Las Vacas Trail is an 8 mile long trail that runs from the San Gregorio Trailhead on FR 70 to Los Pinos Trail – Trail #46 near San Pedro Park.
Trail Conditions: Good
Damian Trail – Trail #436 to Penas Negras Trail – Trail #32
From the junction with the Damian Trail, pick up Las Vacas Trail on the west side of the meadow. It will quickly enter a small canyon following Clear Creek upstream. In this section, the small canyon narrows as the trail follows the stream on the east side remaining in good condition the entire way.
You will eventually reach a junction with the Lucero Trail – Trail #34. Go right to remain on Las Vacas. It climbs at first across some open slops and through a small draw before topping out on a thickly forested mesa. The trail is completely flat and largely perfectly straight for the next 1.5 miles.
About 1/2 mile before the junction with the Palomas Trail – Trail #50, it crosses a small meadow and then climbs back into the forest. Just before the junction with the Palomas Trail, you will cross the Rio de las Vacas.
From the junction with the following the Palomas Trail – Trail #50, turn left to follow the Rio de Las Vacas upstream. You will quickly reach another junction, this time with the Anastacio Trail – Trail #435. Stay right to continue to follow the Rio de las Vacas upstream along the low, grassy canyon.
The trail follows the Rio de las Vacas for about 1.5 miles staying on the left (west) side of the small valley the entire way. This section of trail perfectly encapsulates San Pedro’s understated beauty. Not nearly as gaudy as many other areas even compared to the Caldera or Cruces Basin, but there is plenty to fall in love with here as long as you take the time to appreciate this unique landscape.
San Gregorio Trailhead to the Lucero Trail – Trail #34
From the parking area, cross the dirt road to pick up Las Vacas Trail – Trail #51, which heads uphill into the dense spruce and fir forest that defines much of the San Pedro Parks area.
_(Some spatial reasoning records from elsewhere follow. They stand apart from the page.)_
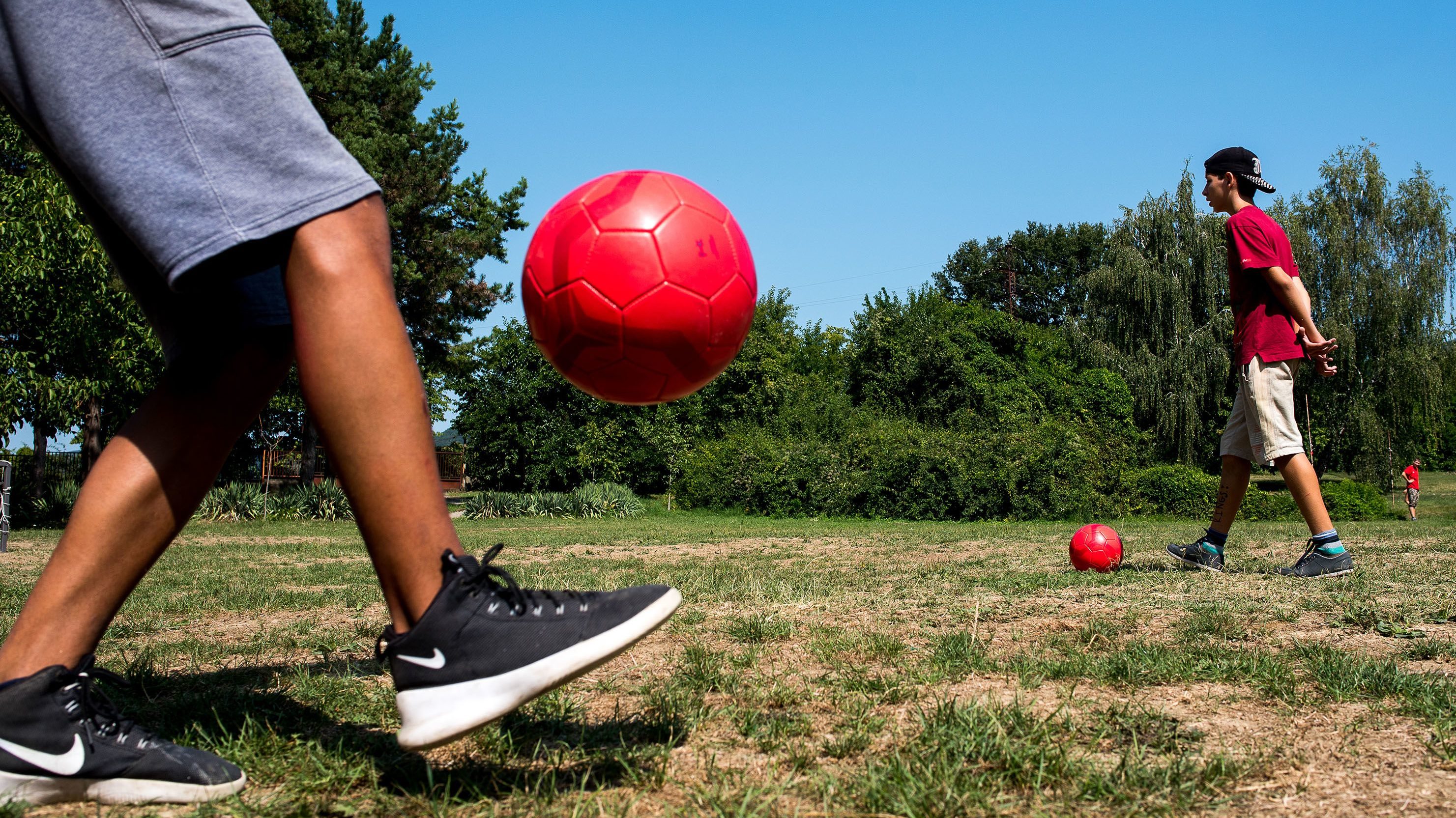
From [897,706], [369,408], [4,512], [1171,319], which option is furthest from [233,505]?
[1171,319]

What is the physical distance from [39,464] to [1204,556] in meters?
21.4

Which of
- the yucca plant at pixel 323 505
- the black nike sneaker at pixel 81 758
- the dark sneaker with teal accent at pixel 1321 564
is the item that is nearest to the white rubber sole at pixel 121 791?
the black nike sneaker at pixel 81 758

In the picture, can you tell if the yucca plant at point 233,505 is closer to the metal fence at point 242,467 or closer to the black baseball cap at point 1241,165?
the metal fence at point 242,467

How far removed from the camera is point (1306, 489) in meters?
5.01

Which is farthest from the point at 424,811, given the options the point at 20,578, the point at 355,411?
the point at 20,578

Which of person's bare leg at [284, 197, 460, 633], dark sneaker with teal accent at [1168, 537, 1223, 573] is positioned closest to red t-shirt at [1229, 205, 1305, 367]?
dark sneaker with teal accent at [1168, 537, 1223, 573]

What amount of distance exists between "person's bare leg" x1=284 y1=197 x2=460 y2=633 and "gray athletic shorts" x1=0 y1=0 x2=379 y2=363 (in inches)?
3.3

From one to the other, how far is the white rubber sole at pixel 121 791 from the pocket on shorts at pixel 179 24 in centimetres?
132

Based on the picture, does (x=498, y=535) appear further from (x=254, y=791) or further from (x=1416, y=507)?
(x=1416, y=507)

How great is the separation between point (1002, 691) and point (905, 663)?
0.39m

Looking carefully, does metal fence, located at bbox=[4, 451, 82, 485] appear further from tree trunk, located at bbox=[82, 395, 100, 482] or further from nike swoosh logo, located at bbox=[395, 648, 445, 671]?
nike swoosh logo, located at bbox=[395, 648, 445, 671]

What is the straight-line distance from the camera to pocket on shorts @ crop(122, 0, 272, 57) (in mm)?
1680

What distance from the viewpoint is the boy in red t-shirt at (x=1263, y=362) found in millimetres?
5047

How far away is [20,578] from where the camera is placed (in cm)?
729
The first mile to San Gregorio Reservoir is wide and well traveled. Many people make this easy walk to the lake to fish, and it is even possible to find people carrying canoes or kayaks.
After winding through the forest over undulating hills, the trail pops out just north of the lake after 1 mile. The trail continues to the right (north), crosses Clear Creek, and then steers back into the forest. Be watchful here. There’s another trail that continues straight into the meadow, but the Vacas Trail goes right to continue north.
The next 3/4 miles to the junction with the Damian Trail – Trail #436 is easy to follow but there’s a significant amount of deadfall. In many places, social trails skirting these downed trees have been established, but others require going over or around the fallen trees.
Just after crossing Clear Creek again, you will reach a junction with the Damian Trail. Go left to stay on the Vacas Trail, which follows Clear Creek going upstream. In this section, the small canyon narrows as the trail follows the stream on the east side.
Again, there are a few downed trees here, although not as many as before. The trail is easy to follow as it climbs gently through the predominantly spruce forest. After about another mile, the trail passes a post that appears to be an old trail sign. Ignore this. The actual junction with the Lucero Trail – Trail #34 is a few hundred yards upstream.